The Evolution Of Matrix Crack In Three Dimensional Carbon/Silicon Carbide Composites

C/SiC composites is a kind of promising structural materials which can be used at 1600C for a long time, at 2200C for a limited time and at 2800C for a short time. In order to design the composites and understand the properties evolution of the composites during their service, a systemic and in-depth study on the microstructural evolution in the composites is very important.Against the background of the microstructural evolution of three dimensional braiding C/SiC composites, used such analytical methods as LM, SEM and TEM, it is studied that the matrix cracks propagate in the composites with different interphase thickness under three-point-bend testing, as well as under the creep testing. The main conclusions are as follows:1. There are three main kinds of matrix cracks within the as-received composites: cracks induced by mismatch of thermal expansion coefficients, cracks between bundles and cracks induced by matrix's delamination. They locate within the bundles, between the bundles and on the surface of the bundles respectively.2. The mechanical properties and fracture mode of 3D C/SiC depend on the matrix cracks' propagation in interphase.

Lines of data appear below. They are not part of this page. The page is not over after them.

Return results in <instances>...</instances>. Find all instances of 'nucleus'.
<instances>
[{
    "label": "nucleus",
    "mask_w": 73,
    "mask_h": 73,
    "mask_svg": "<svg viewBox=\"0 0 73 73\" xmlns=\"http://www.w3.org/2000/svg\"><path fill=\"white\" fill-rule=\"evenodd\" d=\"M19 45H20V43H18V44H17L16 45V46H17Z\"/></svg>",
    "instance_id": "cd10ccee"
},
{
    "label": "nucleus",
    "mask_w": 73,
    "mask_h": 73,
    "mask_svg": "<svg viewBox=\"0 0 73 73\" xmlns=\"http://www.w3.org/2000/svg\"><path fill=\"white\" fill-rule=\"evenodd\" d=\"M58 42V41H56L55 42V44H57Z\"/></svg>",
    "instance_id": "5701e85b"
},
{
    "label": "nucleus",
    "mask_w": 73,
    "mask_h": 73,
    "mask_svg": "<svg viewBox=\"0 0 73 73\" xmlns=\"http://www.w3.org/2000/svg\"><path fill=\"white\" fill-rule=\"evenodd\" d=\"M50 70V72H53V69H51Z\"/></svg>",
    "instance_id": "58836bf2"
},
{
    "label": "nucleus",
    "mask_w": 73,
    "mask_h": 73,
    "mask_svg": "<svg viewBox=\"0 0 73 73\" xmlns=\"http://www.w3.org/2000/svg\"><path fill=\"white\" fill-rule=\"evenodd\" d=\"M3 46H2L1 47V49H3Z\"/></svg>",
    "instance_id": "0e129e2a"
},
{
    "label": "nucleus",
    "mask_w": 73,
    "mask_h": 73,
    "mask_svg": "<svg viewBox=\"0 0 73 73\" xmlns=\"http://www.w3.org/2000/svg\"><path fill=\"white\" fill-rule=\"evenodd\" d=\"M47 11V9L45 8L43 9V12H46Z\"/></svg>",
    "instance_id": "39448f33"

It was found that the cracks can penetrate the interphase and the fiber rapidly when the interphase is thin, which causes the low flexural strength and fracture toughness, as well as the composites' brittle fracture. While the interphase is thick, multiple toughening mechanisms such as the crack deflection and matrix cracking can be activated, which cause the composites' flexural strength and fracture toughness is high and the composites' non-brittle fracture.3. The two stages of primary creep and steady-state creep of 3D C/SiC correspond to the gradual saturation of matrix crack and the opening of these cracks respectively. The transverse crack is the main contributor to the macroscopic creep strain of 3D C/SiC, and its opening is controlled by the creep temperature.4. The matrix cracks' deflection can occur along the M/I interface, within the interphase and along the I/F interface, which can be predicted by modeling the matrix cracks' defection.